- _Supplied records_:
◆ ◆ ◆ ◆ ◆

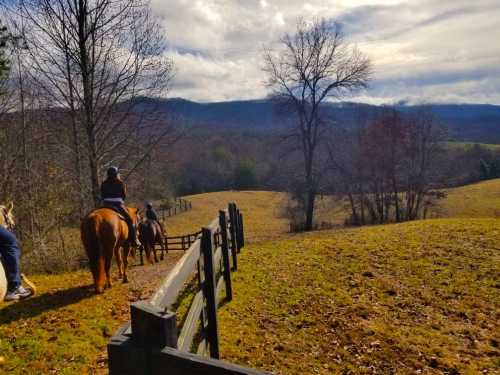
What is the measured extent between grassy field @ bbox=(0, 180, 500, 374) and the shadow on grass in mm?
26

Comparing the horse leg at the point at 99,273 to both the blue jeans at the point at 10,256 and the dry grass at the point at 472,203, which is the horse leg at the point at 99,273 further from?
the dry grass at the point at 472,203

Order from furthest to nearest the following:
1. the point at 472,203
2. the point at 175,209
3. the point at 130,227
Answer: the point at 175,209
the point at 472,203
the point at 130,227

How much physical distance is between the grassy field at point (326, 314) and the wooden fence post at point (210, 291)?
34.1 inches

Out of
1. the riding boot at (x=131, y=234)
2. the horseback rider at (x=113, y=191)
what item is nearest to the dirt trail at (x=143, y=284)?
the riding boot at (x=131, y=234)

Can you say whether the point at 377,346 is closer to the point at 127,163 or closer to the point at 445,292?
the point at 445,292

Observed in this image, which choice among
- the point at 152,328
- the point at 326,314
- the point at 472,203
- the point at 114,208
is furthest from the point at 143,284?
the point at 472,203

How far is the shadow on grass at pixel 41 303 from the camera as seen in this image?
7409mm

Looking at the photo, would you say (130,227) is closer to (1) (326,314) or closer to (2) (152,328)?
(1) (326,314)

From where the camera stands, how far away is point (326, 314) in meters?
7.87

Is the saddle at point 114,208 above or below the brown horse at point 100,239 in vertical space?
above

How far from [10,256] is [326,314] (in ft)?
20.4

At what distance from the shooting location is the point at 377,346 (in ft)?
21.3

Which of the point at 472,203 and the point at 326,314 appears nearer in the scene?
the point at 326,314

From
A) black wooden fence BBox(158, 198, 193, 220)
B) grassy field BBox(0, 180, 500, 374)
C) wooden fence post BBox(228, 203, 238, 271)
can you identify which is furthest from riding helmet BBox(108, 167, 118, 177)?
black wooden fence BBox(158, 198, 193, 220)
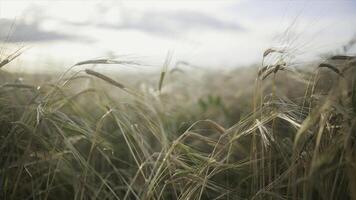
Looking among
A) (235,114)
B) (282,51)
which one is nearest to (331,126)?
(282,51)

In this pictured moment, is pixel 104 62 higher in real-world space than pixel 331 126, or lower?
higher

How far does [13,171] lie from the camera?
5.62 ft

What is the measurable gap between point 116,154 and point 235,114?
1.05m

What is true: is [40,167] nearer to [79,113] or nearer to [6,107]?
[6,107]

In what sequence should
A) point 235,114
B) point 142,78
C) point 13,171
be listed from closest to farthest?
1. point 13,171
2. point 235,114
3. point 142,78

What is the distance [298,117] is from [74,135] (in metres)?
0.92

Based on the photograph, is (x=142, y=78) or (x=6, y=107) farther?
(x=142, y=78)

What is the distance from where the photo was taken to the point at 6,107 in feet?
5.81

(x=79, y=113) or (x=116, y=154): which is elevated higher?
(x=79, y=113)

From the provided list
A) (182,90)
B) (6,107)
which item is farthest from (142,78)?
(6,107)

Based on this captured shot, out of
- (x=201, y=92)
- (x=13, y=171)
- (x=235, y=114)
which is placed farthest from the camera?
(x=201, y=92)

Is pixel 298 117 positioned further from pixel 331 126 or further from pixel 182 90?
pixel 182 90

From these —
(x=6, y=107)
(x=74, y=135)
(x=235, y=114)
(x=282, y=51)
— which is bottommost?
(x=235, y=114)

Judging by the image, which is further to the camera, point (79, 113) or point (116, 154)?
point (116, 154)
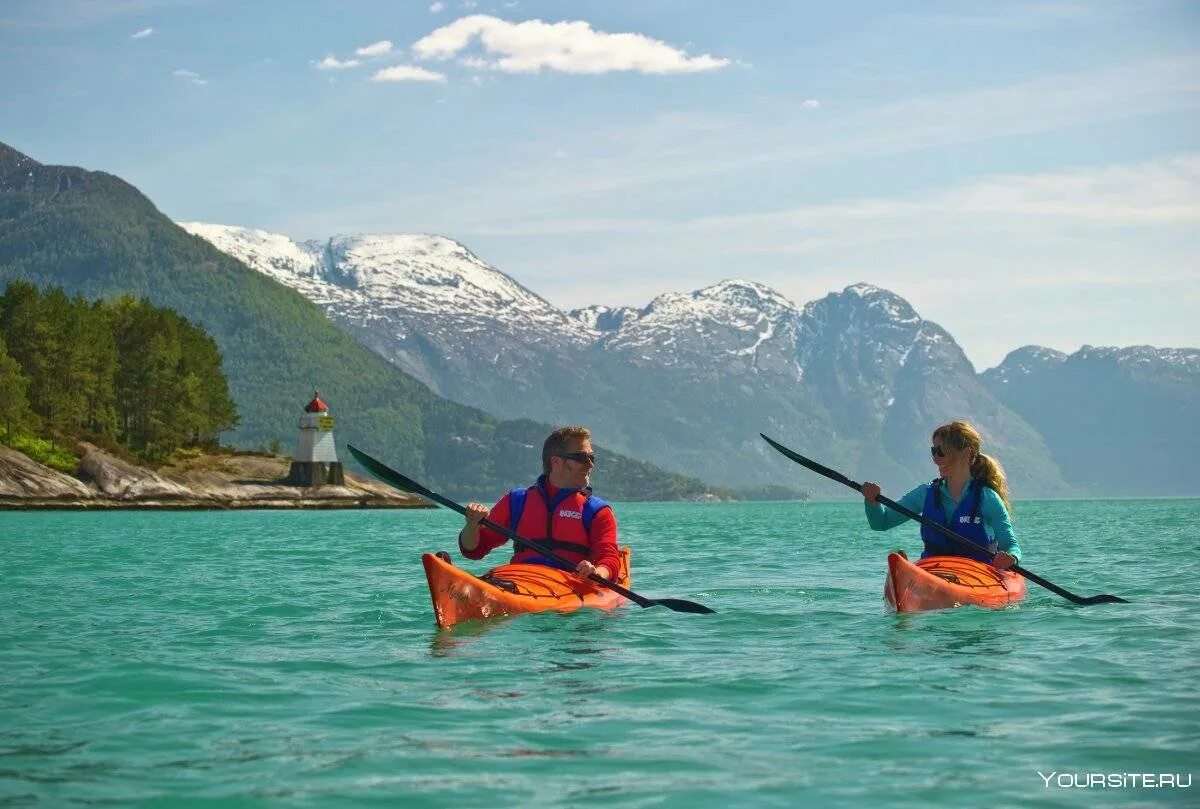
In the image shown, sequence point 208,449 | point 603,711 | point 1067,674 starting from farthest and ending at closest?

◆ ◆ ◆ ◆ ◆

Reproduce the entire listing above word for word, omitting the pictures.

What is the measured extent between grassy field @ bbox=(0, 180, 500, 374) and the shadow on grass in mm?
26

Comparing the horse leg at the point at 99,273 to both the blue jeans at the point at 10,256 and the dry grass at the point at 472,203, which is the horse leg at the point at 99,273 further from?
the dry grass at the point at 472,203

Order from furthest to nearest the following:
1. the point at 472,203
2. the point at 175,209
3. the point at 130,227
Answer: the point at 175,209
the point at 472,203
the point at 130,227

How much physical distance is between the grassy field at point (326, 314) and the wooden fence post at point (210, 291)?
34.1 inches

Out of
1. the riding boot at (x=131, y=234)
2. the horseback rider at (x=113, y=191)
what item is nearest to the dirt trail at (x=143, y=284)?
the riding boot at (x=131, y=234)

Can you say whether the point at 377,346 is closer to the point at 127,163 or closer to the point at 445,292?
the point at 445,292

Observed in this image, which choice among
- the point at 152,328
- the point at 326,314
- the point at 472,203
- the point at 114,208
is furthest from the point at 143,284?
the point at 472,203

How far is the shadow on grass at pixel 41 303 from the camera as seen in this image?
7409mm

Looking at the photo, would you say (130,227) is closer to (1) (326,314) or closer to (2) (152,328)?
(1) (326,314)

From where the camera stands, how far away is point (326, 314) in meters?
7.87

Is the saddle at point 114,208 above or below the brown horse at point 100,239 in vertical space?
above

How far from [10,256] is [326,314] (in ft)?
20.4

At what distance from the shooting location is the point at 377,346 (in ft)?
21.3

Which of the point at 472,203 and the point at 326,314 appears nearer in the scene?
the point at 326,314

From
A) black wooden fence BBox(158, 198, 193, 220)
B) grassy field BBox(0, 180, 500, 374)
C) wooden fence post BBox(228, 203, 238, 271)
can you identify which is furthest from riding helmet BBox(108, 167, 118, 177)?
black wooden fence BBox(158, 198, 193, 220)
Looking among
A) (235,114)
B) (282,51)
which one is nearest to (331,126)?
(282,51)

In this pictured moment, is pixel 104 62 higher in real-world space than pixel 331 126, or lower?
higher

How far does [13,171] lie from the camera?
5.62 ft

What is the measurable gap between point 116,154 and point 235,114?
1.05m

What is true: is [40,167] nearer to [79,113] or nearer to [6,107]?
[6,107]

In what sequence should
A) point 235,114
B) point 142,78
C) point 13,171
be listed from closest to farthest?
1. point 13,171
2. point 235,114
3. point 142,78

What is the distance [298,117] is from [74,135] (in metres)?
0.92

Based on the photograph, is (x=142, y=78) or (x=6, y=107) farther?
(x=142, y=78)

What is the distance from where the photo was taken to the point at 6,107 in feet?
5.81

(x=79, y=113) or (x=116, y=154): which is elevated higher?
(x=79, y=113)

From the provided list
A) (182,90)
B) (6,107)
which item is farthest from (142,78)?
(6,107)

Based on this captured shot, out of
- (x=201, y=92)
- (x=13, y=171)
- (x=235, y=114)
which is placed farthest from the camera?
(x=201, y=92)

Is pixel 298 117 positioned further from pixel 331 126 or further from pixel 182 90?
pixel 182 90

From these —
(x=6, y=107)
(x=74, y=135)
(x=235, y=114)
(x=282, y=51)
— which is bottommost?
(x=235, y=114)

Judging by the image, which is further to the camera, point (79, 113) or point (116, 154)?
point (116, 154)
In the image shown, sequence point 208,449 | point 603,711 | point 1067,674 starting from farthest and ending at closest?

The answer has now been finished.